Aaron_Scher comments on [Interim research report] Evaluating the Goal-Directedness of Language Models

Aaron_Scher 30 Jul 2024 0:28 UTC
3 points
0
Yep, I basically agree with those being the cruxes!
On how much of the goal reasoning is happening out loud: Nowadays, I think about a lot of AI safety research as being aimed at an AI Control scenario where we are closely supervising what models are thinking about in CoT, and thus malign goal seeking must either happen in individual forward passes (and translated to look harmless most the time) or in an obfuscated way in CoT. (or from rogue deployments outside the control scheme)
Studying the intrinsic goals of the models in naturalistic settings would also be interesting, but I expect this to be hard, and also less relevant to the threat models we’re worried about. I’m mainly concerned about models becoming more goal-directed with scale and someone figuring out long-horizon RL training on top of that, leading to models that are qualitatively different from current ones.
By naturalistic, I mean “from a realistic training process, even if that training is designed to create goals”. Which sounds like what you said is the main threat model you’re worried about?

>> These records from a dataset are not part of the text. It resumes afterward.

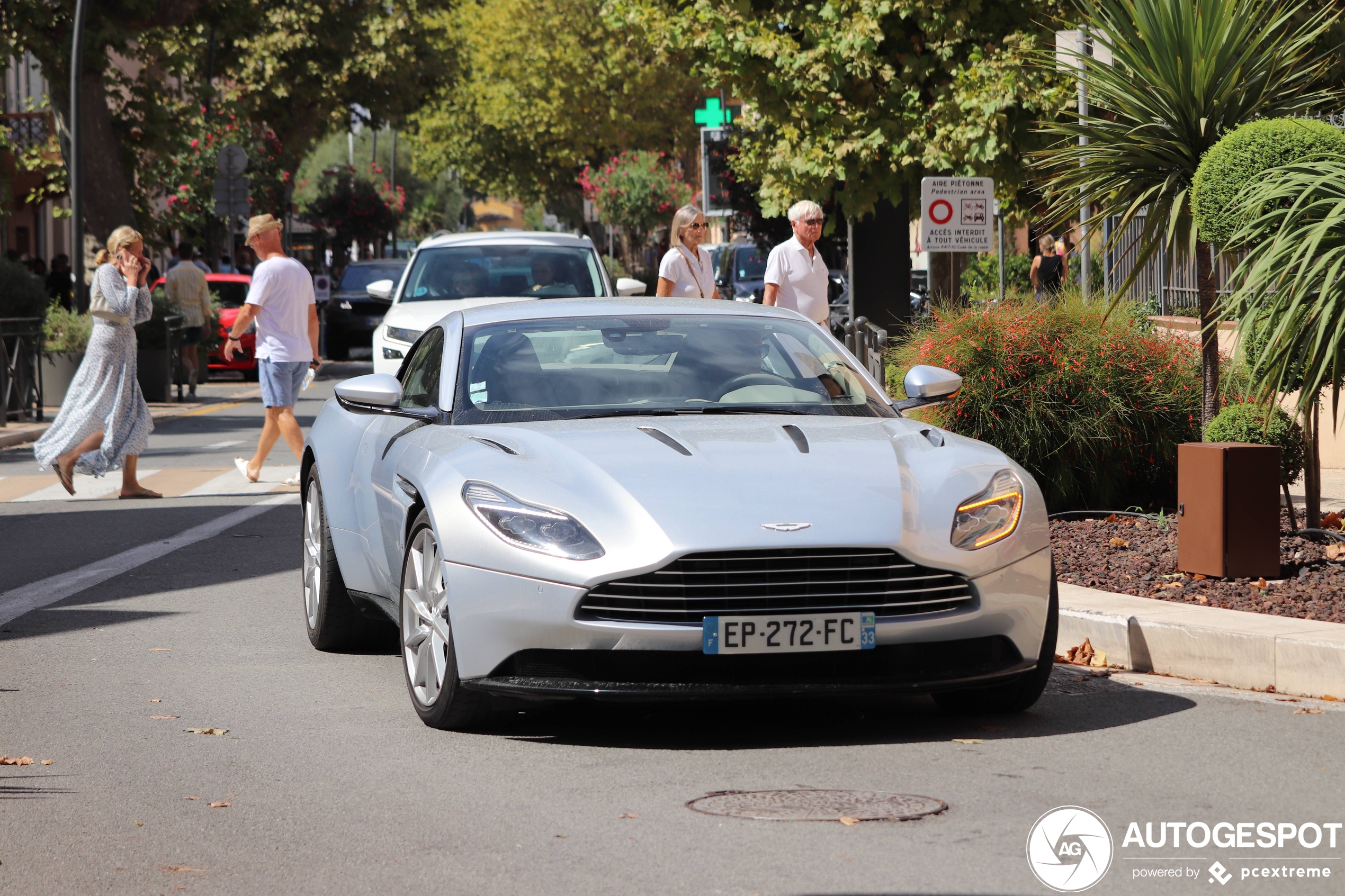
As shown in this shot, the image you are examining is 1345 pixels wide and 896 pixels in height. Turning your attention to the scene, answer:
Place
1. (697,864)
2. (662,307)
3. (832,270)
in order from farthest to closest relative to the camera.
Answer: (832,270) → (662,307) → (697,864)

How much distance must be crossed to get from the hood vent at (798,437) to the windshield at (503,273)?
9.75 metres

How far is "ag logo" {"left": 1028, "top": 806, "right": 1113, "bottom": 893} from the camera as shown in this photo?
4520mm

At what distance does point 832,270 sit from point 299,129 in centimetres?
1841

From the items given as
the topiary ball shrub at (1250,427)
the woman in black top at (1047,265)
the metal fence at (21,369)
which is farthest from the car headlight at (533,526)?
the woman in black top at (1047,265)

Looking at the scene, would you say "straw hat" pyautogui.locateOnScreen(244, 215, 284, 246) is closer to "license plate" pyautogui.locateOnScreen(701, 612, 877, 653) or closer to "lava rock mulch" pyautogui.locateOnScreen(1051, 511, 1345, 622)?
"lava rock mulch" pyautogui.locateOnScreen(1051, 511, 1345, 622)

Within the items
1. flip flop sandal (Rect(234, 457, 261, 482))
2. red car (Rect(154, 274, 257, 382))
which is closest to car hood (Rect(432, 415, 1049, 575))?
flip flop sandal (Rect(234, 457, 261, 482))

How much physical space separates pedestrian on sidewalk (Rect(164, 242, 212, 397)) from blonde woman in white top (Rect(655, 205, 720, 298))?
12.9 meters

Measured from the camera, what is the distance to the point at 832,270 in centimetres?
3844

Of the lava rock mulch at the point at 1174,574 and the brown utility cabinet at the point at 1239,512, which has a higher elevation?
the brown utility cabinet at the point at 1239,512

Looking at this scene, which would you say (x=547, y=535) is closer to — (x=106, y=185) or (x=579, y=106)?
(x=106, y=185)

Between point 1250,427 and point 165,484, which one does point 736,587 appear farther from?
point 165,484

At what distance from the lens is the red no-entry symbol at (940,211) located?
53.0 ft

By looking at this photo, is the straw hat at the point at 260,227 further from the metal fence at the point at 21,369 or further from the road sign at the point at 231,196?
the road sign at the point at 231,196

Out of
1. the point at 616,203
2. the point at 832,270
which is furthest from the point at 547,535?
the point at 616,203
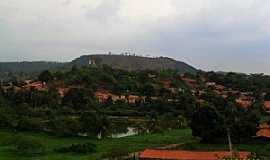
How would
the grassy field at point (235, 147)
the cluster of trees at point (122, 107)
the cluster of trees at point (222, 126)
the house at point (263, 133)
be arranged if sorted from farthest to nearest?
1. the cluster of trees at point (122, 107)
2. the house at point (263, 133)
3. the cluster of trees at point (222, 126)
4. the grassy field at point (235, 147)

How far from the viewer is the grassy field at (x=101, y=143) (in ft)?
131

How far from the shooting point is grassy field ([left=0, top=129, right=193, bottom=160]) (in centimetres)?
3994

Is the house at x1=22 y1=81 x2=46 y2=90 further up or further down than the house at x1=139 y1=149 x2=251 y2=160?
further up

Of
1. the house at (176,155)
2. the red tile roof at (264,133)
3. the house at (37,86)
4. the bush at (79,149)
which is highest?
the house at (37,86)

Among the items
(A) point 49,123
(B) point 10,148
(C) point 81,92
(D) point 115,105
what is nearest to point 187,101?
(D) point 115,105

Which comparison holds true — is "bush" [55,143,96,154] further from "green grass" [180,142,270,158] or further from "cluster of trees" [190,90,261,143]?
"cluster of trees" [190,90,261,143]

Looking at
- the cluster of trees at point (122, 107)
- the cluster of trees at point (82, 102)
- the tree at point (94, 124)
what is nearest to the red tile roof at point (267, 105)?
the cluster of trees at point (122, 107)

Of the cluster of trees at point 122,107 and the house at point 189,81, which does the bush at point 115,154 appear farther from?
the house at point 189,81

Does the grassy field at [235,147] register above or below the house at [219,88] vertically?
below

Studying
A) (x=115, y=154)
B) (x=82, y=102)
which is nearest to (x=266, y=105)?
(x=82, y=102)

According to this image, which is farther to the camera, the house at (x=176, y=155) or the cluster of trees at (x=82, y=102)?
the cluster of trees at (x=82, y=102)

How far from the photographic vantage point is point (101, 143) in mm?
47469

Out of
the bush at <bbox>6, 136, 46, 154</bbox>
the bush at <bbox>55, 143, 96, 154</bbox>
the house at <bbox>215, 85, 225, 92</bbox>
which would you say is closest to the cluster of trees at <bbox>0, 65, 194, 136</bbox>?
the house at <bbox>215, 85, 225, 92</bbox>

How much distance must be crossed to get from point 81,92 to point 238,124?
34.1 meters
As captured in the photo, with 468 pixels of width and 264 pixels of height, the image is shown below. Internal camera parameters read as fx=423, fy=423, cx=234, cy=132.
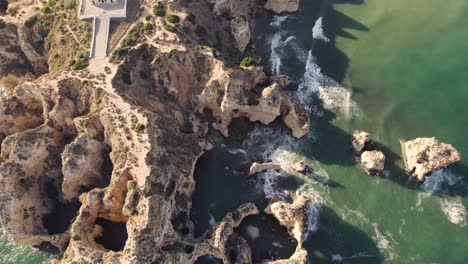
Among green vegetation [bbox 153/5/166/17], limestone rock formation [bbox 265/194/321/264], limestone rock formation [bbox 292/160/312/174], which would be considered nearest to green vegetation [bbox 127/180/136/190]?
limestone rock formation [bbox 265/194/321/264]

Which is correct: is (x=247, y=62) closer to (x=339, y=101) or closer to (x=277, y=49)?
(x=277, y=49)

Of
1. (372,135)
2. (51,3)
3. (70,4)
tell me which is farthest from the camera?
(51,3)

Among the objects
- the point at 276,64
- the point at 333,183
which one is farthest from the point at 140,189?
the point at 276,64

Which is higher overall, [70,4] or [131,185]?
[70,4]

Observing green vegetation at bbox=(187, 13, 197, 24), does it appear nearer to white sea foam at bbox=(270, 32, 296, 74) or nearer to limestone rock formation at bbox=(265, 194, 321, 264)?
white sea foam at bbox=(270, 32, 296, 74)

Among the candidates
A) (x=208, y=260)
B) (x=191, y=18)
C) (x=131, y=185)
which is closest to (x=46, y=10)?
(x=191, y=18)

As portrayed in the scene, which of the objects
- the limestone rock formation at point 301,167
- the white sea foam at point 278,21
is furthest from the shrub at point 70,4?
the limestone rock formation at point 301,167
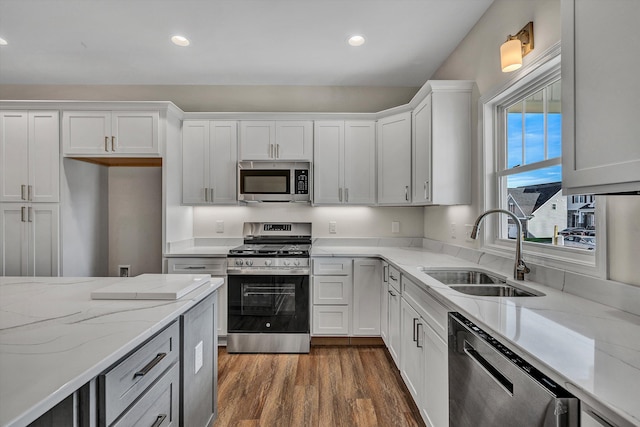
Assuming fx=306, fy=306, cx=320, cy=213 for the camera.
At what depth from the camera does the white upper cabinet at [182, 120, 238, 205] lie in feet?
10.6

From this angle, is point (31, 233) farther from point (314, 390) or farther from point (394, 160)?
point (394, 160)

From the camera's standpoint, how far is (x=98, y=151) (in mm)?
2953

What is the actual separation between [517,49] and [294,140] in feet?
6.79

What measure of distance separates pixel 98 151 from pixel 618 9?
3.64 metres

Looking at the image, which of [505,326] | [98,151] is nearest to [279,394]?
[505,326]

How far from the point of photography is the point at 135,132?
2967 millimetres

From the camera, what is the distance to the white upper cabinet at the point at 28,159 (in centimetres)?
289

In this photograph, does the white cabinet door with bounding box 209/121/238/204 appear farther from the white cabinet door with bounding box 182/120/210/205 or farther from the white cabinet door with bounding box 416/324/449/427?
the white cabinet door with bounding box 416/324/449/427

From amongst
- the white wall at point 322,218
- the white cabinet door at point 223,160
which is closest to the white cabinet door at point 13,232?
the white wall at point 322,218

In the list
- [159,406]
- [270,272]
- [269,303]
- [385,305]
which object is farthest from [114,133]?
[385,305]

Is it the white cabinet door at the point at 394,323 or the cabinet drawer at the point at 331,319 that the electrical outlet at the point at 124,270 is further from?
the white cabinet door at the point at 394,323

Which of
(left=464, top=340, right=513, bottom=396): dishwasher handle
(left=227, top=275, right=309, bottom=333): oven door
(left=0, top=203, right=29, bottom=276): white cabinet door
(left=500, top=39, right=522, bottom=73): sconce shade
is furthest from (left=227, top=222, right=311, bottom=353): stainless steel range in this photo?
(left=500, top=39, right=522, bottom=73): sconce shade

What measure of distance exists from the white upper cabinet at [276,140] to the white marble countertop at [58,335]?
77.6 inches

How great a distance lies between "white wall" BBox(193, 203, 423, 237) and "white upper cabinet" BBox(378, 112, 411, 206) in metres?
0.40
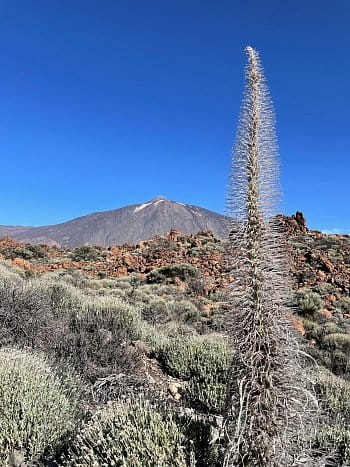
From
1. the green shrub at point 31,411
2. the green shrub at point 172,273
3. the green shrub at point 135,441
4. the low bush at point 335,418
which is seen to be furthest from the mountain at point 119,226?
the green shrub at point 135,441

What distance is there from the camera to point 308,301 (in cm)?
1262

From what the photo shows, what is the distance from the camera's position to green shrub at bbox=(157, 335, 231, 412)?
16.4 ft

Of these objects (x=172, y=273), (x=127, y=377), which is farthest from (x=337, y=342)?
(x=172, y=273)

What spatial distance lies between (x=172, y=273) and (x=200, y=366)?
1171 centimetres

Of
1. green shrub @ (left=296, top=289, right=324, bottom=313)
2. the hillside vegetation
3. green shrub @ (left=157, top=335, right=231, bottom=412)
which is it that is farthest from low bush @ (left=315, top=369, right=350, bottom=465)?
green shrub @ (left=296, top=289, right=324, bottom=313)

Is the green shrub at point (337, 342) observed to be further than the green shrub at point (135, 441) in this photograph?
Yes

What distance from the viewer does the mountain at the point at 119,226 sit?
105 metres

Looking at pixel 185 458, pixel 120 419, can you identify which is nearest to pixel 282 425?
pixel 185 458

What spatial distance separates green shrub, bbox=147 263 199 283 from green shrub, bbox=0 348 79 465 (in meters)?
12.9

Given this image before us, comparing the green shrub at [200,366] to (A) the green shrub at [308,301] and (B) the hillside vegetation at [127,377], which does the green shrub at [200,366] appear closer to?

If you have the time, I would push you harder on this: what is a specific story of AI catastrophe that you are trying to study/prevent?
- Elizabeth Donoway 30 Jul 2024 22:52 UTC
  3 points
  0
  Parent
  I really appreciate the thoughtful replies and feedback—I also didn’t read any of your comments as rude or mean! I’d like to clarify a few points about our approach and its relevance:
  We expect that good CoT reasoning helps current models better pursue and achieve goals. In the future, all of the reasoning needed to do this effectively might happen in the forward pass. However, we think it’s likely that AGI could be achieved with models similar to current SOTA models, where sophisticated reasoning for goal pursuit will still need to happen in CoT. Even if this bet is wrong and models can do this reasoning entirely in the forward pass, our evals should still reveal goal-directed behavior because we assess actions the model takes that are instrumental to achieving the goal (not just the sensibility of the reasoning traces).
  Regarding AI control scenarios, we understand that with good oversight methods, deceptive goal-pursuit would need to happen either in the forward pass or through obfuscated reasoning in CoT. While our scoring of reasoning traces may become less relevant as models improve at internal reasoning, our other metrics focus on how well the model carries out steps and decides on instrumental actions that lead to goal achievement. We believe this serves as a good proxy for goal-directedness, even if we can’t directly observe how intrinsic goals arise or manifest from the training process.
  A potential risk scenario we’re considering is one where a highly capable model is developed that doesn’t show obvious signs of misalignment in standard tests (e.g. typical use or general reasoning benchmarks) but has strong goal-pursuit capabilities. Without evaluations that specifically probe goal-directedness, such a model could potentially develop deceptive goals while becoming adept at hiding them. Our evals aim to surface whether models have the ability to perform the necessary reasoning to competently pursue goals, by measuring their capability to carry out the steps needed to achieve those goals and the circumstances under which this behavior is impacted.
  We remain agnostic to what sort of training results in these capabilities and think it should be possible to get a good idea of goal-directedness by assessing aspects of how well models can carry out goals (I would imagine that a capable, goal-directed model with intrinsic goals would also be able to be goal-directed towards goals inscribed through prompting, since we train models to follow instructions. If this expectation is wrong, this would be a major limitation of our evals).
  Our approach differs from typical capability evaluations in that we try to determine the utility of models’ actions towards goal fulfillment, situations or conditions under which models fail, the time horizons over which they can act and plan, and their corrigibility under adverse circumstances or when presented with conflicting goals. This allows us to assess aspects of goal-directedness that are distinct from general reasoning capabilities. I know it’s not touched on in the post, since we hadn’t started implementing these tasks when we wrote this, but we’re currently developing long-horizon tasks to better assess these aspects of goal-directedness, and expect to have preliminary results in a few weeks!